Instantaneous velocity vectors on the vertical midplane
Aerodynamic drag accounts for a significant portion of the resistive forces acting on a moving truck. Drag generally varies with the square of the velocity and has the highest impact at typical highway cruising speeds. At 68 mph (110 km/h), the power required to overcome the aerodynamic drag amounts to roughly 65% of the total fuel consumption. It is estimated that a 25% reduction in aerodynamic drag would yield an overall 10-15% reduction in fuel consumption.
A number of devices and strategies are being conceived these days to reduce truck drag.

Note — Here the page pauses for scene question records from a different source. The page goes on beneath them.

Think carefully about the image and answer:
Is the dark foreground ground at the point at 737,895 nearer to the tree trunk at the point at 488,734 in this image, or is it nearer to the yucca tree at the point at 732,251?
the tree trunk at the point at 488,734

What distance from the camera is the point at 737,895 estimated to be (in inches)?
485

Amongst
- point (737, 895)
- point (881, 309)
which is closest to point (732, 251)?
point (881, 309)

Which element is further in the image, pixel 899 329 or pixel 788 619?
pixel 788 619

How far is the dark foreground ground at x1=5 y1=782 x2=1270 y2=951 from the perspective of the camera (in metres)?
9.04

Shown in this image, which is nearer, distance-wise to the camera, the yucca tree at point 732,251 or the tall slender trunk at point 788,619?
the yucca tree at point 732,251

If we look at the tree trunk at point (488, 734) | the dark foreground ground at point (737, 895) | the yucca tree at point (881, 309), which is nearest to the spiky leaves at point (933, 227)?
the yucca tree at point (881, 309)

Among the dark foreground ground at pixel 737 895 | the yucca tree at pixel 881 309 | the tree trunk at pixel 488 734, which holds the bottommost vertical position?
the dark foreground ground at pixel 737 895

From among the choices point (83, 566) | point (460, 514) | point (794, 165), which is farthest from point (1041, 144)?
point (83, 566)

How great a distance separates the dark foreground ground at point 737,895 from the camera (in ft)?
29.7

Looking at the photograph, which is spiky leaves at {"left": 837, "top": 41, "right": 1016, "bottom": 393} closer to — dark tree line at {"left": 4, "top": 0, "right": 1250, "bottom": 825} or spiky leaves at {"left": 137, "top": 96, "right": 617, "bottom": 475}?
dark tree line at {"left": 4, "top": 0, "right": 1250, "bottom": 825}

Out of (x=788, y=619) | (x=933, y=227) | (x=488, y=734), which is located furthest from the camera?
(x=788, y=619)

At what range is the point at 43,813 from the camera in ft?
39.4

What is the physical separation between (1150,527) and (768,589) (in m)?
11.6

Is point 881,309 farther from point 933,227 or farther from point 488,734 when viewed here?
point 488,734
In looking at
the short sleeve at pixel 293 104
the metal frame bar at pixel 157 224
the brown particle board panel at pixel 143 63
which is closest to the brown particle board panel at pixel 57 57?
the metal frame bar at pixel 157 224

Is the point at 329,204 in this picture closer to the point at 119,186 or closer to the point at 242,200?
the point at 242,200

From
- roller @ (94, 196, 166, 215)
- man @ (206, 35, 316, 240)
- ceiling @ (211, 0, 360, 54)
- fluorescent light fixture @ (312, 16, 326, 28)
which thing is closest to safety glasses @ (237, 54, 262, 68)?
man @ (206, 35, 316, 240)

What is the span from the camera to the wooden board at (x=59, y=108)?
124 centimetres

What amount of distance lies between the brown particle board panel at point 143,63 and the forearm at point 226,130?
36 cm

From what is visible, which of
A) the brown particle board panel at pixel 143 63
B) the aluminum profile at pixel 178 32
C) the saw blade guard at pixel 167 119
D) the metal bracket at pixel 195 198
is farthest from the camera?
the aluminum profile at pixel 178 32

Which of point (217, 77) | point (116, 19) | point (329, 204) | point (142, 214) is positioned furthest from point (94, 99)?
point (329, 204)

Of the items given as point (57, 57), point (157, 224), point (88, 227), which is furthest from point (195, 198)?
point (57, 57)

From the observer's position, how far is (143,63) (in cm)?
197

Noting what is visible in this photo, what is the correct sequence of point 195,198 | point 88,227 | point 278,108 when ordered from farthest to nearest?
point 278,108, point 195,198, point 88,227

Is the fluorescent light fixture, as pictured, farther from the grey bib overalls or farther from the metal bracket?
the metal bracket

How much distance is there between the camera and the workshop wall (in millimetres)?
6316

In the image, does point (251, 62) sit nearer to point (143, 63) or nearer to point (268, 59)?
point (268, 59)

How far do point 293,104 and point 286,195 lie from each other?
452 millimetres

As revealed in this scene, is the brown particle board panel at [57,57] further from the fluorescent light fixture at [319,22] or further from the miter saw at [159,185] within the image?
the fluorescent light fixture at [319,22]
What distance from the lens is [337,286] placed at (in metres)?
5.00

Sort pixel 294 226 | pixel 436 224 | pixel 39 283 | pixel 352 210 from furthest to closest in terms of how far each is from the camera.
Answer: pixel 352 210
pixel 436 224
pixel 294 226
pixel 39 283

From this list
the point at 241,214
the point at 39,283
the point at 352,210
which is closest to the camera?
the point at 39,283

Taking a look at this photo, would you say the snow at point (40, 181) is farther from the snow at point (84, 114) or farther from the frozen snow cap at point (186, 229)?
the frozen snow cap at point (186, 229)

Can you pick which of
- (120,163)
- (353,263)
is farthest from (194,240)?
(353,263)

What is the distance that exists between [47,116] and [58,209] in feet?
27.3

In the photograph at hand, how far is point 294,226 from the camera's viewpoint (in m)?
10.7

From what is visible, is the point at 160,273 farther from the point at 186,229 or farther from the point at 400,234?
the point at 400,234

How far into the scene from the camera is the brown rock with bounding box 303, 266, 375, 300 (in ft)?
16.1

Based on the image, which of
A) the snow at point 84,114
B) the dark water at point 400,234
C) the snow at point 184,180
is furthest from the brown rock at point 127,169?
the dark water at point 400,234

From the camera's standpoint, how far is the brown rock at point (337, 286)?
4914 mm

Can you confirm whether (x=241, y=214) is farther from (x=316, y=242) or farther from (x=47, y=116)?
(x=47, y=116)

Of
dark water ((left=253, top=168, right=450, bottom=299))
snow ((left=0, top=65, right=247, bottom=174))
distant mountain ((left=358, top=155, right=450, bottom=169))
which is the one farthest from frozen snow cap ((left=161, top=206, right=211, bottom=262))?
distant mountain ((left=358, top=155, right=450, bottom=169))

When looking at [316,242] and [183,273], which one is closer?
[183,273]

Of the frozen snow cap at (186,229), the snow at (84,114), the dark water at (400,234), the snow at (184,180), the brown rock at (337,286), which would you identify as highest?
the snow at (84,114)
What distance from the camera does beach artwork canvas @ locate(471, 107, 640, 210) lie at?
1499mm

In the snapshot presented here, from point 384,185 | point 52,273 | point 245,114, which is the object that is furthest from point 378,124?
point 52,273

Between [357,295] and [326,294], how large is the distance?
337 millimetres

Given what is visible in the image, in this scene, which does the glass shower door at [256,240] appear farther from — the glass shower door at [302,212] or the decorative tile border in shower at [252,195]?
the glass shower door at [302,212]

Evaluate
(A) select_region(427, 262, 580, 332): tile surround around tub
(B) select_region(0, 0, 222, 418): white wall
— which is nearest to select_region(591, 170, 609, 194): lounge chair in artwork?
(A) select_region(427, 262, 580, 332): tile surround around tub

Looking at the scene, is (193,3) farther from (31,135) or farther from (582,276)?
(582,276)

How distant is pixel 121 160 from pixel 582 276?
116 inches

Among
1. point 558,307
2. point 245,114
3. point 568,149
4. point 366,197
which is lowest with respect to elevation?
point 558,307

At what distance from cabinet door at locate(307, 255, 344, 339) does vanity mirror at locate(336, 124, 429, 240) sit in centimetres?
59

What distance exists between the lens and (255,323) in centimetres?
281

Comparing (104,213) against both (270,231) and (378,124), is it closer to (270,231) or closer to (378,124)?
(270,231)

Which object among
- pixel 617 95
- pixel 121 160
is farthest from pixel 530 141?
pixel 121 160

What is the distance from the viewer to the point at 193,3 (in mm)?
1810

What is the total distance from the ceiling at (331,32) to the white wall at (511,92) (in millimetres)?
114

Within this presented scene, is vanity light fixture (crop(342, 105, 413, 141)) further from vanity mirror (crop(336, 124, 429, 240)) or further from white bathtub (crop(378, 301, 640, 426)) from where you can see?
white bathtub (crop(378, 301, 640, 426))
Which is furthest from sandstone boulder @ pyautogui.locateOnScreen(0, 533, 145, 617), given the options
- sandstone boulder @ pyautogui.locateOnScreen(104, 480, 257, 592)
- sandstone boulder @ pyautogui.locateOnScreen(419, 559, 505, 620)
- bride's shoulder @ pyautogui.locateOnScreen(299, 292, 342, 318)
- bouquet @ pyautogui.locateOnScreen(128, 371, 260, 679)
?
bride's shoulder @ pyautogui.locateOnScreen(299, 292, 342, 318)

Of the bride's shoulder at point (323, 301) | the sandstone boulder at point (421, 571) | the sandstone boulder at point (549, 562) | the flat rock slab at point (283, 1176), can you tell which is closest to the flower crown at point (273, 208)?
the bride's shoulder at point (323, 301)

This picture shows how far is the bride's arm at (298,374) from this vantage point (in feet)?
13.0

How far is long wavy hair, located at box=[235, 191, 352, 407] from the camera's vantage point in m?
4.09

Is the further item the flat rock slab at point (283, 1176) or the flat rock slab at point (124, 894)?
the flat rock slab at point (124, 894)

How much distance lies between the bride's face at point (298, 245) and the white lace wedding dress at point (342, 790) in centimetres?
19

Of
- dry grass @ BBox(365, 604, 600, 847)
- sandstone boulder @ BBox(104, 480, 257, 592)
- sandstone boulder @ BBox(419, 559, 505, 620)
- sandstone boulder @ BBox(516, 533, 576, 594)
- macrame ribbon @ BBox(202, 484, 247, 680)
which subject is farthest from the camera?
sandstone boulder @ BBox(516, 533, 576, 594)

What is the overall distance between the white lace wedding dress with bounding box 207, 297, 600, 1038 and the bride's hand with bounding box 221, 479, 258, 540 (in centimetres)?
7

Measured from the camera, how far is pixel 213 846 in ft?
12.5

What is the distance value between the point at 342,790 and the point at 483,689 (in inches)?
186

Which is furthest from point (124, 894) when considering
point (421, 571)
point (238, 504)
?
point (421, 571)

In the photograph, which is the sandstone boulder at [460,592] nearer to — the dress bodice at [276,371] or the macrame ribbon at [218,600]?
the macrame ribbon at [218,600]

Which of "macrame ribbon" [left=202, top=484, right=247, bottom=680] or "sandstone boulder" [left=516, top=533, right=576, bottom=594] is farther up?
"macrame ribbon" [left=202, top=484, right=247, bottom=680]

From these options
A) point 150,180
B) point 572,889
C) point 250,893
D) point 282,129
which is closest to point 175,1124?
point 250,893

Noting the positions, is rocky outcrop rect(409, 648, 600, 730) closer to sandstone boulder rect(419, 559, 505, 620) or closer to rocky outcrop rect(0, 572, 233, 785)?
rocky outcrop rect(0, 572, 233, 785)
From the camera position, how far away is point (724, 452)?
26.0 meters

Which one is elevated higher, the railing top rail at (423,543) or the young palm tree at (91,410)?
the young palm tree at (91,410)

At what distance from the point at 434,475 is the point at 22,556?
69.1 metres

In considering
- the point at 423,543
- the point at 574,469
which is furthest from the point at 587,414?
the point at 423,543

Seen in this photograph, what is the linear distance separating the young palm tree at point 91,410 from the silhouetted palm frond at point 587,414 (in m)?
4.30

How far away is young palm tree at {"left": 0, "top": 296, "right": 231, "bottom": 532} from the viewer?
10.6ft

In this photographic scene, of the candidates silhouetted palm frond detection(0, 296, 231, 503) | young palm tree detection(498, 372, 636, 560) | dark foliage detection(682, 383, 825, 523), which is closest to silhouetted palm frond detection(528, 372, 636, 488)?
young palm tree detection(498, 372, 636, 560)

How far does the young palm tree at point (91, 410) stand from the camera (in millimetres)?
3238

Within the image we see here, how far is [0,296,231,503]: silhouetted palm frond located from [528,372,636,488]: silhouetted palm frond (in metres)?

In their development it is important to understand the flow structure around a truck in detail, and have methodologies to quickly and economically evaluate the drag reduction yielded by a given design change. With the advent of powerful computational resources and efficient algorithms, CFD is being used increasingly to meet these needs, because it can provide detailed insight into the flow structure around moving trucks of various shapes and sizes.
The mesh cross section along the symmetry plane at the front of the vehicle
In the present study, the aerodynamics of a generic Ground Transportation System (GTS) at 0° yaw is studied using FLUENT. The GTS body is a largely simplified 1/8th scale model of a tractor-trailer truck. High Reynolds number wakes that form behind trucks have highly complex, time-varying turbulent structures. These structures cannot usually be captured using Reynolds-averaged Navier-Stokes (RANS) methods, even if transient simulations are performed. By contrast, the large eddy simulation (LES) turbulence model is a natural choice for simulating such cases, since it captures many of the transient details of the flow. However, even with today's high-speed computers, LES is too computationally expensive for many practical applications involving large domains, since it requires such a fine grid to be effective. Detached eddy simulation (DES), a RANS-LES hybrid approach, was therefore chosen for the GTS analysis. Using DES, the near wall region is modeled with a RANS turbulence model, the one equation Spalart-Allmaras model (1), and the regions away from the walls are modeled with LES. Compared to LES, this approach drastically reduces the cell count in the near-wall region without much loss of accuracy in the solution as a whole, thus making the computational expense of the simulation manageable. In addition, a separate unsteady RANS simulation was also conducted with the RNG k-ε turbulence model to compare and contrast with the DES results.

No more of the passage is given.